Mitra Jayashree, Enders Greg H
Departments of Medicine and Genetics and Cancer Center, University of Pennsylvania, Philadelphia, PA 19104-6140, USA.
Oncogene. 2004 Apr 22;23(19):3361-7. doi: 10.1038/sj.onc.1207446.
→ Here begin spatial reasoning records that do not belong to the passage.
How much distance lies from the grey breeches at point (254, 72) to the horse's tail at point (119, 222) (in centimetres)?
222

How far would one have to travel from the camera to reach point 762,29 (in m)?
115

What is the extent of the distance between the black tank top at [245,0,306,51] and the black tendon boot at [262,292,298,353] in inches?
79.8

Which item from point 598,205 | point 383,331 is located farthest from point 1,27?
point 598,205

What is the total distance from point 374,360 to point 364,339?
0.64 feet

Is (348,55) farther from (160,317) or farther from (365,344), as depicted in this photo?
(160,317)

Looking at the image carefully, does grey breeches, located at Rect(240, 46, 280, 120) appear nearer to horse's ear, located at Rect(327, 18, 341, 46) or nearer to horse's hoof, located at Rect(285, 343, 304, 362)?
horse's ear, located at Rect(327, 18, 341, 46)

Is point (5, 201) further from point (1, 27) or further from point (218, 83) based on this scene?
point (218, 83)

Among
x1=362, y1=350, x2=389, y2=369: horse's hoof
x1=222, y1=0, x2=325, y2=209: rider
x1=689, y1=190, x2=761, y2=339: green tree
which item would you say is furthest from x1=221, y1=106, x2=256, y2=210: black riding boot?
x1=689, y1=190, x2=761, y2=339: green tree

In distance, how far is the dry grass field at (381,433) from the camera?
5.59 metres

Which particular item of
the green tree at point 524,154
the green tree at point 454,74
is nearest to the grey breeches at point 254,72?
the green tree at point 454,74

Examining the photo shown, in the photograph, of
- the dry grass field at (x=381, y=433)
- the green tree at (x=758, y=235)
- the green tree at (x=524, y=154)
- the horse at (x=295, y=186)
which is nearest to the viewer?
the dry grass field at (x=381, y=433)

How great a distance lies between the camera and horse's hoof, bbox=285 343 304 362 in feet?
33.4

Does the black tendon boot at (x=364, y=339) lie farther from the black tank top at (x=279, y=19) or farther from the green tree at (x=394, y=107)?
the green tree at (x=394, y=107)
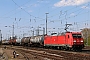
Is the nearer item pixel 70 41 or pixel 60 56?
pixel 60 56

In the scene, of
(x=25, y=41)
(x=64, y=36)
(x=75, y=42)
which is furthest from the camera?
(x=25, y=41)

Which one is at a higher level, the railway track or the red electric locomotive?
the red electric locomotive

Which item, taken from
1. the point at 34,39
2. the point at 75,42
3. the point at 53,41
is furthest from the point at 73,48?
the point at 34,39

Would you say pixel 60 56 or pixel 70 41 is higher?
pixel 70 41

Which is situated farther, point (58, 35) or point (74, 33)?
point (58, 35)

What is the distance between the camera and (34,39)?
210 ft

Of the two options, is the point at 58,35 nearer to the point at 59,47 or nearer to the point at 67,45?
the point at 59,47

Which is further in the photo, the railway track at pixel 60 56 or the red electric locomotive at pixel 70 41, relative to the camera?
the red electric locomotive at pixel 70 41

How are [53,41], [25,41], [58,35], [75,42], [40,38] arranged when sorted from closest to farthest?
1. [75,42]
2. [58,35]
3. [53,41]
4. [40,38]
5. [25,41]

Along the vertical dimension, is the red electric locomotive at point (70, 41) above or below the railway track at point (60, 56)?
above

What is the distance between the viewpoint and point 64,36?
40062 mm

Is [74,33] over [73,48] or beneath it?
over

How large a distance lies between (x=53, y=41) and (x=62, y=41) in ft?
18.9

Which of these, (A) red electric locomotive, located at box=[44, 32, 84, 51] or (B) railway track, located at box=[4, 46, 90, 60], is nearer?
(B) railway track, located at box=[4, 46, 90, 60]
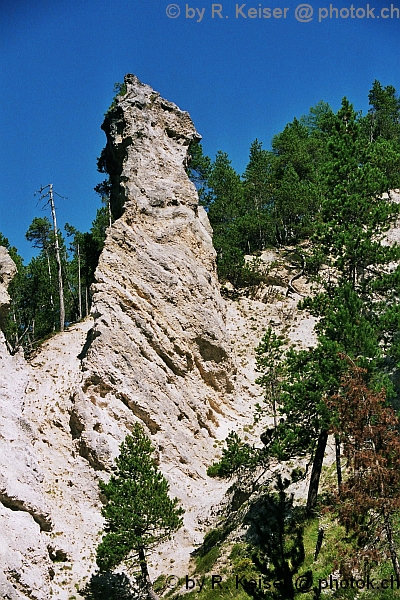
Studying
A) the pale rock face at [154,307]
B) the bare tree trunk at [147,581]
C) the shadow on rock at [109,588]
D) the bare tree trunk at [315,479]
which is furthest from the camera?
the pale rock face at [154,307]

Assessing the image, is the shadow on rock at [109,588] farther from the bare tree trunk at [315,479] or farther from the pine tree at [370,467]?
the pine tree at [370,467]

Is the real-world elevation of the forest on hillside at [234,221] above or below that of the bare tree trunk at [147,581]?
above

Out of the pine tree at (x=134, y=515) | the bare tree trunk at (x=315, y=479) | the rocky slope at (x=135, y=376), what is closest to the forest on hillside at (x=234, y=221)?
the rocky slope at (x=135, y=376)

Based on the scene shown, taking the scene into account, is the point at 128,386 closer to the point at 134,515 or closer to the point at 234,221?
the point at 134,515

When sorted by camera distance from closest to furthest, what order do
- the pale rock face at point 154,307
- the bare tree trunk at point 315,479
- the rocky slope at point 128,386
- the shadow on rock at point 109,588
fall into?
the shadow on rock at point 109,588 < the bare tree trunk at point 315,479 < the rocky slope at point 128,386 < the pale rock face at point 154,307

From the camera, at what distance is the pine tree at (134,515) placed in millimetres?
18500

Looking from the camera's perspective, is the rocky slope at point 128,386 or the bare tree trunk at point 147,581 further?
the rocky slope at point 128,386

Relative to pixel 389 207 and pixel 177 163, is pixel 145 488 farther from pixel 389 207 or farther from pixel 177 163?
pixel 177 163

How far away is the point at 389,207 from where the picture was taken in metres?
21.2

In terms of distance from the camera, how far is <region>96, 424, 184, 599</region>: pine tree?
60.7 ft

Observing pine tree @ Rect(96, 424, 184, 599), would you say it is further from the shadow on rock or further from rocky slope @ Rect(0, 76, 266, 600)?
rocky slope @ Rect(0, 76, 266, 600)

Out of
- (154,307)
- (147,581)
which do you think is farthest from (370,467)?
(154,307)

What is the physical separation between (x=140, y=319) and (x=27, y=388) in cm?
686

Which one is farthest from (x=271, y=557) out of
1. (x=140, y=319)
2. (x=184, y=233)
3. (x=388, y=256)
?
(x=184, y=233)
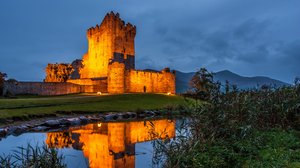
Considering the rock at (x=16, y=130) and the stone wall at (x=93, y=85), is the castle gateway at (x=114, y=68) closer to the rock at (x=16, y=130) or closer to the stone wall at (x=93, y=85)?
the stone wall at (x=93, y=85)

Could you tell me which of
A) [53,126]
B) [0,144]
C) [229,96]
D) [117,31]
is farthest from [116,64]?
[229,96]

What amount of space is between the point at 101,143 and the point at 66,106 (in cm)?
1438

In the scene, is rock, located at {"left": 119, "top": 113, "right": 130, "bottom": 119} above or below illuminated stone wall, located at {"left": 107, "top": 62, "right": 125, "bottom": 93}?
below

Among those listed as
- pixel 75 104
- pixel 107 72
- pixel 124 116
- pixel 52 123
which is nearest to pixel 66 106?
pixel 75 104

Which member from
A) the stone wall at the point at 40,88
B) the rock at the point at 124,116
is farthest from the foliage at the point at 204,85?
the stone wall at the point at 40,88

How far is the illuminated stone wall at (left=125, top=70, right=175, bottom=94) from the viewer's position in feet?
171

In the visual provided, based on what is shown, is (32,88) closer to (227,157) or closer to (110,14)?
(110,14)

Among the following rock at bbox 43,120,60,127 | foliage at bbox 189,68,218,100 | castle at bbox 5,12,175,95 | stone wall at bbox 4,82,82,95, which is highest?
castle at bbox 5,12,175,95

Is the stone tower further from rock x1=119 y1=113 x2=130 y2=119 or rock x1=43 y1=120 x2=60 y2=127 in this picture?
rock x1=43 y1=120 x2=60 y2=127

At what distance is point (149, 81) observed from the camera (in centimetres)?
→ 5538

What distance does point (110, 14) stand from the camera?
5766cm

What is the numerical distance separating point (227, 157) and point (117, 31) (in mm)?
51592

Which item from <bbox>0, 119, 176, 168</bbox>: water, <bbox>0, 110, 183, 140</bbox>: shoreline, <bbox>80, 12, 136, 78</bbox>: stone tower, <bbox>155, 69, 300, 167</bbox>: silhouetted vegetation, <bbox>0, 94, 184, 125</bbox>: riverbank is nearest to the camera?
<bbox>155, 69, 300, 167</bbox>: silhouetted vegetation

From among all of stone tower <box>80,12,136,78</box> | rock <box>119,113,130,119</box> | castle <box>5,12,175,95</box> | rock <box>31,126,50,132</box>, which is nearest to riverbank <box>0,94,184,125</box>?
rock <box>119,113,130,119</box>
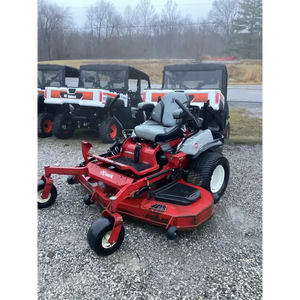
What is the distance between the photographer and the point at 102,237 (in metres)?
1.88

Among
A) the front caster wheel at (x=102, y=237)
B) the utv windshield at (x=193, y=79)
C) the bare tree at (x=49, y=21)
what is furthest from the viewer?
the utv windshield at (x=193, y=79)

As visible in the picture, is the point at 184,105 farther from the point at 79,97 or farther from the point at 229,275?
the point at 79,97

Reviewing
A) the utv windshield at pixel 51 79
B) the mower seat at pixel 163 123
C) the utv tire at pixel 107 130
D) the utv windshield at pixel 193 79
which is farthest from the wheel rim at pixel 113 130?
the mower seat at pixel 163 123

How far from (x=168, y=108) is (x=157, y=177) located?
2.83 feet

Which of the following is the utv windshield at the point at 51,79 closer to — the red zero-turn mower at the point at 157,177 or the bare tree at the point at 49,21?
the red zero-turn mower at the point at 157,177

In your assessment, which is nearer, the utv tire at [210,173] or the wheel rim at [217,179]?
the utv tire at [210,173]

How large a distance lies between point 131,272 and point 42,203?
3.98ft

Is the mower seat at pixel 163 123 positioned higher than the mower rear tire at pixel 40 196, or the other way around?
the mower seat at pixel 163 123

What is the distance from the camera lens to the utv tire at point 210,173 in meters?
2.71

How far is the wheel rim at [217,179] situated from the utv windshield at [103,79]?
3.31 m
Mitotic entry, a critical decision point for maintaining genetic stability, is governed by the cyclin B/Cyclin dependent kinase 1 (Cdc2) complex. In Xenopus oocytes and early embryos, accumulation of cyclin B activates Cdk1, which then phosphorylates and activates the positive regulator Cdc25 in an autocatalytic feedback loop. However, cyclin B levels do not increase as some human cells approach mitosis, and the key factors regulating Cdk1 activation in human cells are unknown. We report here that reducing cyclin A expression by RNA interference (RNAi) in primary human fibroblasts inhibited activation of Cdc25B and Cdc25C and dephosphorylation of Cdk1 on tyrosine (tyr) 15. These results were reproduced in U2-OS cells by inducing the expression of a dominant-negative (dn) mutant of Cdk2, the principal cyclin A binding partner. Cdk2-dn induction could inhibit Cdc25B activity and foster Cdk1 tyr phosphorylation within the S phase, temporally dissociating these events from Cdk1 activation at mitosis. In contrast, reducing Cdk1 expression delayed mitotic entry without markedly impairing Cdc25B or Cdc25C activity. These results suggest that cyclin A/Cdk2 complexes are key regulators of Cdc25 and Cdk1 activation in human cells. This pathway appears to be commonly deregulated in cancer.
有丝分裂进入是维持遗传稳定性的关键决策点,受细胞周期蛋白B/细胞周期蛋白依赖性激酶1(Cdc2)复合物调控。在非洲爪蟾卵母细胞和早期胚胎中,细胞周期蛋白B的积累激活Cdk1,然后Cdk1磷酸化并激活正调控因子Cdc25,形成一个自催化反馈环。然而,在一些人类细胞接近有丝分裂时,细胞周期蛋白B水平并未升高,且人类细胞中调节Cdk1激活的关键因子尚不清楚。我们在此报告,通过RNA干扰(RNAi)降低原代人成纤维细胞中细胞周期蛋白A的表达,可抑制Cdc25B和Cdc25C的激活以及Cdk1酪氨酸(tyr)15位点的去磷酸化。在U2-OS细胞中,通过诱导细胞周期蛋白A的主要结合伴侣Cdk2的显性负性(dn)突变体表达,也得到了类似结果。诱导Cdk2-dn可抑制S期内Cdc25B的活性并促进Cdk1 tyr磷酸化,使这些事件在时间上与有丝分裂时的Cdk1激活分离。相反,降低Cdk1的表达会延迟有丝分裂进入,但不会显著损害Cdc25B或Cdc25C的活性。这些结果表明,细胞周期蛋白A/Cdk2复合物是人类细胞中Cdc25和Cdk1激活的关键调节因子。该途径在癌症中似乎普遍失调。